== 抜粋本文 ==

2歳児はなぜ生き延びたのか? Sボランティア尾畠春夫さんにまつわる疑問の声
「尾畠春夫 魂の生き方」(南々社)

「見つけたら手渡します」と予告発言

筆者は尾畠春夫さんの偉業を否定したり、彼の崇高な人格を冒涜するつもりはない。尾畠さんの被災地における無償奉仕の精神には頭が下がる思いだ。

その上で、5年前のあの幼児行方不明事件で聞いた疑問点を書いておきたい。いわば自分への覚え書きみたいなものである。

尾畠春夫さんについては説明の必要もないだろう。大分県在住で、全国あちこちの被災地に駆けつけては身を粉にして復旧作業に尽力している人物。「スーパーボランティア」とも呼ばれていることは誰もが知っているだろう。

その尾畠さんが全国的に有名になったのが2018年8月に山口県周防大島町家房で起きた事件だった。同月12日午前に、藤本理稀(よしき)君という1歳児(翌13日に2歳の誕生日を迎えた)の行方が分からなくなり、警察などが150人体制で探したが、発見されなかった。

ところが15日の早朝、尾畠さんが発見し、3日ぶりに保護された。まさに「奇跡の生還」だった。

尾畠さんは15日午前に現地に到着。同6時に理稀君が帰省していた曾祖父の家を訪ねて「今日よしくんを見つけたら、必ず直接手渡ししますから」と宣言し、裏山に入った。その30分後、理稀君を見つけたのである。発見現場は曾祖父宅から北東約560㍍離れた山中だった。

===
== 提供記録 ==

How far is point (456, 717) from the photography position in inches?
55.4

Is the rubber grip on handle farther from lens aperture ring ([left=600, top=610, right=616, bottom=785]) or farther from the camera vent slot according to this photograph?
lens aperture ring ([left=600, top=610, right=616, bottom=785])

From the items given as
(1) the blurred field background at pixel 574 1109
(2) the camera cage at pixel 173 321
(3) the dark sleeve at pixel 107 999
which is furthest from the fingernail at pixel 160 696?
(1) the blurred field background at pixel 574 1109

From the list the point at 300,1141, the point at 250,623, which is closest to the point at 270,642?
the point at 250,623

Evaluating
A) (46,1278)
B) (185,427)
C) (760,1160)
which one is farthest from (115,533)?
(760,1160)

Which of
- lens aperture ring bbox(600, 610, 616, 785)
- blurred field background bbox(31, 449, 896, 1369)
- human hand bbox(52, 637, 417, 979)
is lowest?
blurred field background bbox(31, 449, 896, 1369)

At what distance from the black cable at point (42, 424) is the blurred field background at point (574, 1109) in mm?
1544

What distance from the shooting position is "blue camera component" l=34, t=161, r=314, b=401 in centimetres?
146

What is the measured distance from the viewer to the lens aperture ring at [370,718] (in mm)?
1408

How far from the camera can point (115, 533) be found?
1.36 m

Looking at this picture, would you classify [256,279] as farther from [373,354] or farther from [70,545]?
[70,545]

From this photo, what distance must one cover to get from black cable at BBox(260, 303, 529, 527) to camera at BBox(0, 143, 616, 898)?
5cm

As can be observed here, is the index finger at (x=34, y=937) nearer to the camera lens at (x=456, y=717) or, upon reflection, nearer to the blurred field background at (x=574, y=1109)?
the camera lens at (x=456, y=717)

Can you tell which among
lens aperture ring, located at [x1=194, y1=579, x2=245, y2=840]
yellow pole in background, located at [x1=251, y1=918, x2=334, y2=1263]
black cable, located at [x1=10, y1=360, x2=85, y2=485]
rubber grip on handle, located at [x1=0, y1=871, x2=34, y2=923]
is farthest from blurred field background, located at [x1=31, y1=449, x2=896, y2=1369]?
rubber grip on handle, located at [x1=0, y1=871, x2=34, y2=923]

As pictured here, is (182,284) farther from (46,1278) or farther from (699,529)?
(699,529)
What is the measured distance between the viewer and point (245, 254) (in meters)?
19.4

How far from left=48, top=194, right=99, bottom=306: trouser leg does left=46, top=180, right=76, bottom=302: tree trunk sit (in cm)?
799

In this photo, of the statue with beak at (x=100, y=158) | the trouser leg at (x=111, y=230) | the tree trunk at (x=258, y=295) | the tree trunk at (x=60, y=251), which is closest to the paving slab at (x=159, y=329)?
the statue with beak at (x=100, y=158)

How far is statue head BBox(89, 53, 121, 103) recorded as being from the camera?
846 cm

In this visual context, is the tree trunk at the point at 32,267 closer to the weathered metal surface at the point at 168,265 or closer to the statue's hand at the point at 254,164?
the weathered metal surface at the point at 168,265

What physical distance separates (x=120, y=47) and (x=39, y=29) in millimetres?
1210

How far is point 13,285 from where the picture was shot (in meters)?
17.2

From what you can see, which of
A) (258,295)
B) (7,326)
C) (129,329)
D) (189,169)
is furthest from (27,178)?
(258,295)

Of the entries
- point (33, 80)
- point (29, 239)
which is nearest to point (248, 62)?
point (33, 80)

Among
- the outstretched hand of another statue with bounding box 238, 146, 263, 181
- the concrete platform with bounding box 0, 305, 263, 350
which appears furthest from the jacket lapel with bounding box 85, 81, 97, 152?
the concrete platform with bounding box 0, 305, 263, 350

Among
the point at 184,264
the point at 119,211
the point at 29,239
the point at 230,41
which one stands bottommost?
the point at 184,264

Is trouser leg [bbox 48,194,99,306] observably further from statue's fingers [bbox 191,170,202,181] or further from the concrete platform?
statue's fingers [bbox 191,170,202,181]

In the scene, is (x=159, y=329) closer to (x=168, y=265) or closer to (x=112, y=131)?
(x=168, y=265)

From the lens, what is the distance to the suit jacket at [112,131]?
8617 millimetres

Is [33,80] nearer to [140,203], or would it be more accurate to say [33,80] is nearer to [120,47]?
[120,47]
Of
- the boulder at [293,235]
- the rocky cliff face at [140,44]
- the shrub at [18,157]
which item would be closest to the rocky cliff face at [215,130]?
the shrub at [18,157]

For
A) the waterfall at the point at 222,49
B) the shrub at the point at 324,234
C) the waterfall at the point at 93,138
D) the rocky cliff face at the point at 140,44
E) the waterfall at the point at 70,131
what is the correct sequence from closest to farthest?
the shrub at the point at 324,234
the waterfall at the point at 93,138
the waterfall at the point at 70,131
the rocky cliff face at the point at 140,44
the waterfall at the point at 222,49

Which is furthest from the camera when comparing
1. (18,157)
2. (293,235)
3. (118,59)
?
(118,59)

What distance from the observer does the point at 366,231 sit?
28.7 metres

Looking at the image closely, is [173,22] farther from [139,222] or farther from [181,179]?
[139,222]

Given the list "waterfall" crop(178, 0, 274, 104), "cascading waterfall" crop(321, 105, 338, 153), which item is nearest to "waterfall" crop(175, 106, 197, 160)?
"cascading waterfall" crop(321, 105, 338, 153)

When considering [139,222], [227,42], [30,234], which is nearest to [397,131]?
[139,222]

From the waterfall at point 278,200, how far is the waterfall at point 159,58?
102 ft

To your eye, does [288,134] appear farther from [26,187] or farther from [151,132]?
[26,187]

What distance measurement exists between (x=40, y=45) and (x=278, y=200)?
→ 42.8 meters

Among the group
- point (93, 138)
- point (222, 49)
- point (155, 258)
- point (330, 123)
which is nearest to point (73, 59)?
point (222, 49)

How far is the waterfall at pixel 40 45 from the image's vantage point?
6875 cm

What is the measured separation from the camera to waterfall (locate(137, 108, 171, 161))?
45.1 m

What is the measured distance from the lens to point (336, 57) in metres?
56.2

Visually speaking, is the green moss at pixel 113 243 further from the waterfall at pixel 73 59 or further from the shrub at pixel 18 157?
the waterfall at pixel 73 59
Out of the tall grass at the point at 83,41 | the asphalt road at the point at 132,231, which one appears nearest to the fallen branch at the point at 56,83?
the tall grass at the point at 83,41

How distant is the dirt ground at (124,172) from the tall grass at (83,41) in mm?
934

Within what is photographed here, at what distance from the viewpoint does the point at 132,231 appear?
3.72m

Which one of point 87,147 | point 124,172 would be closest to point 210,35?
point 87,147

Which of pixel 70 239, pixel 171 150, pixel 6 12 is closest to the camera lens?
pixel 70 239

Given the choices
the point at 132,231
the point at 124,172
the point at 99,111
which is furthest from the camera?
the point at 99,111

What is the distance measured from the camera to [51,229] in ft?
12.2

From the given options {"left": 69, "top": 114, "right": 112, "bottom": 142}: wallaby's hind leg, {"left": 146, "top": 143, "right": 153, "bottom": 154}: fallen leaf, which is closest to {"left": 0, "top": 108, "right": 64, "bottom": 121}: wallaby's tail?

===

- [課題 1] 抜粋本文に出てくる2018年8月の日付をすべて挙げ、それぞれの日に何があったかを添えよ。
- [課題 2] 抜粋本文によると、理稀君が見つかった場所は曾祖父宅からどの方角に、どれほど離れていたか。
答えの根拠は抜粋本文だけに限る。

- [解答 1]
- 12日午前:藤本理稀君の行方が分からなくなった。
- 13日:理稀君が2歳の誕生日を迎えた。
- 15日:尾畠さんが現地に到着し、早朝に理稀君を見つけ、理稀君は3日ぶりに保護された。

- [解答 2] 北東に約560メートル離れた山中である。